▸ REQUIRED TASK:
Copy each of the following rows word for word, keeping every line as it appears.

[Stored dataset items]
_ _ _ _ _

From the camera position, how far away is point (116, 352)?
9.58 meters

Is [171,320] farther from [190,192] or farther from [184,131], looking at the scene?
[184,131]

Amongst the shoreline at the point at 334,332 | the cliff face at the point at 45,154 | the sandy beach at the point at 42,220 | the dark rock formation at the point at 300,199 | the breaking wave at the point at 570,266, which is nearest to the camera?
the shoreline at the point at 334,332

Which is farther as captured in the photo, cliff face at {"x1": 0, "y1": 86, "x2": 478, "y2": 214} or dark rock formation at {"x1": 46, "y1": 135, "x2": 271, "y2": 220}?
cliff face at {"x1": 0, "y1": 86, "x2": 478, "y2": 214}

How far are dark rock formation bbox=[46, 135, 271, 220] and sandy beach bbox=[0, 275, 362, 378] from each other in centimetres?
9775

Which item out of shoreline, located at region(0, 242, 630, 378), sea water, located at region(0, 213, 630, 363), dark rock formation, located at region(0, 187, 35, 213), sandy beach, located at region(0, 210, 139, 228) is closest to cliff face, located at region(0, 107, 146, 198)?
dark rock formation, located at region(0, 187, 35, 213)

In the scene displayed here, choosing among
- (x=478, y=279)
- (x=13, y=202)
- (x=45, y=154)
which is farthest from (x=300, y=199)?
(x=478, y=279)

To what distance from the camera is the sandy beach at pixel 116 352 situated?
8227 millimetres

_ _ _ _ _

▸ THE RESULT:
From the camera position, how far away is point (116, 352)?
9.58 meters

Is [171,320] farther from [190,192] or farther from [184,131], looking at the scene?
[184,131]

Amongst the shoreline at the point at 334,332 | the cliff face at the point at 45,154 | the sandy beach at the point at 42,220 | the dark rock formation at the point at 300,199 | the breaking wave at the point at 570,266, which is nearest to the camera?
the shoreline at the point at 334,332

Which is farther as captured in the photo, cliff face at {"x1": 0, "y1": 86, "x2": 478, "y2": 214} or dark rock formation at {"x1": 46, "y1": 135, "x2": 271, "y2": 220}?
cliff face at {"x1": 0, "y1": 86, "x2": 478, "y2": 214}

How far are dark rock formation bbox=[46, 135, 271, 220] and sandy beach bbox=[0, 275, 362, 378] from each other in centimetres?
9775

Which item out of shoreline, located at region(0, 242, 630, 378), sea water, located at region(0, 213, 630, 363), dark rock formation, located at region(0, 187, 35, 213), sandy beach, located at region(0, 210, 139, 228) is closest to cliff face, located at region(0, 107, 146, 198)?
dark rock formation, located at region(0, 187, 35, 213)

In the scene displayed here, choosing among
- (x=478, y=279)
- (x=13, y=202)
- (x=45, y=154)
which is farthest from (x=300, y=199)?
(x=478, y=279)

To what distance from the camera is the sandy beach at pixel 116 352 situated?
8227 millimetres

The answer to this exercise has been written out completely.